Goal of the exercise: Copy only those lines which run from the line containing "Examples of physical needs include" to the end of the entries below, both inclusive, exactly as written and with no pictures.

[Dataset entries]

------------------------------

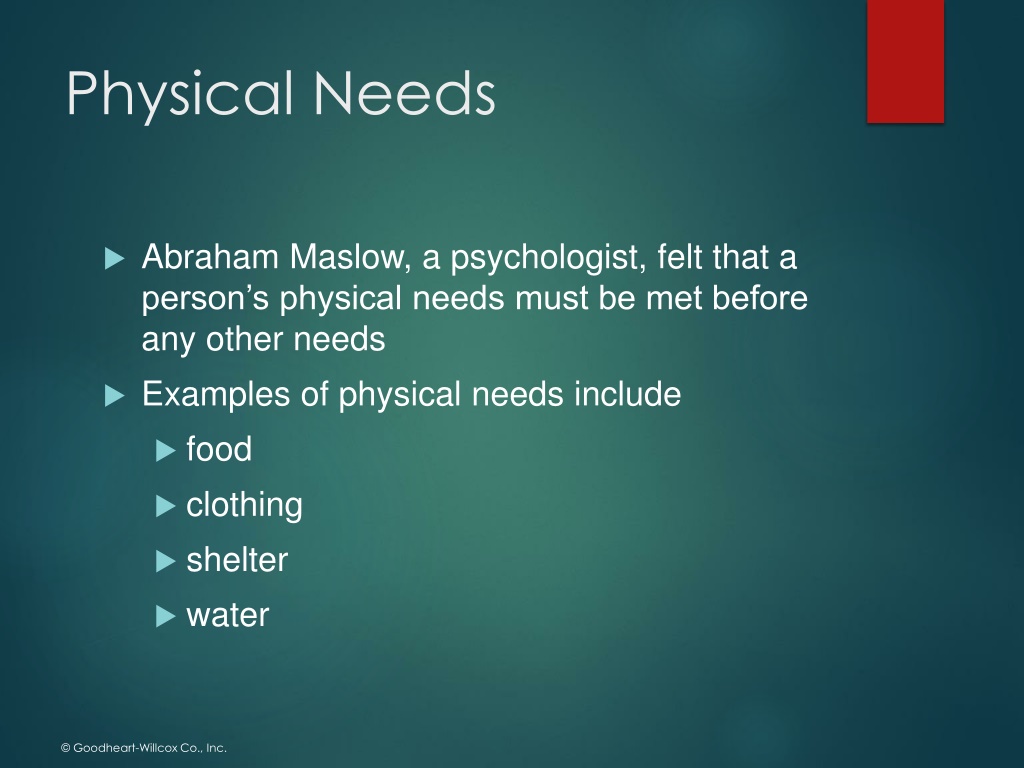 Physical Needs

Abraham Maslow, a psychologist, felt that a person’s physical needs must be met before any other needs

Examples of physical needs include

food

clothing

shelter

water

© Goodheart-Willcox Co., Inc.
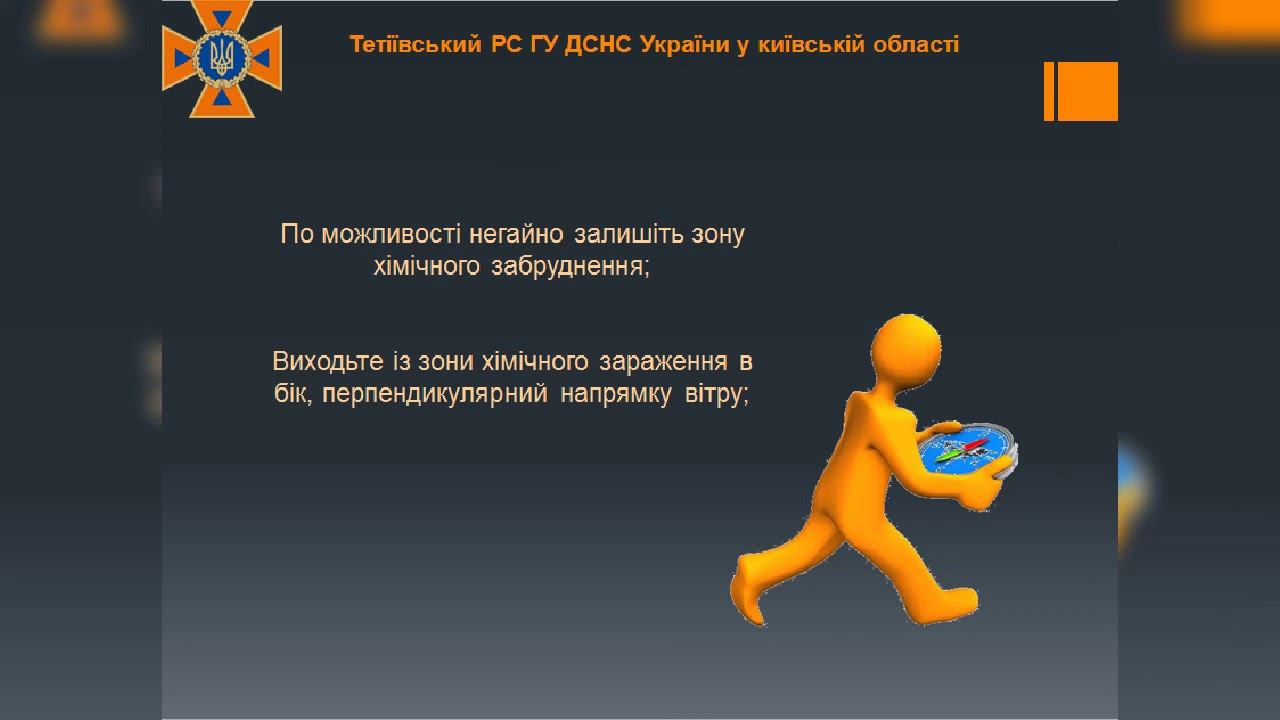 Тетіївський РС ГУ ДСНС України у київській області

По можливості негайно залишіть зону хімічного забруднення;

Виходьте із зони хімічного зараження в бік, перпендикулярний напрямку вітру;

------------------------------

Task solution:
Examples of physical needs include

food

clothing

shelter

water

© Goodheart-Willcox Co., Inc.
 Тетіївський РС ГУ ДСНС України у київській області

По можливості негайно залишіть зону хімічного забруднення;

Виходьте із зони хімічного зараження в бік, перпендикулярний напрямку вітру;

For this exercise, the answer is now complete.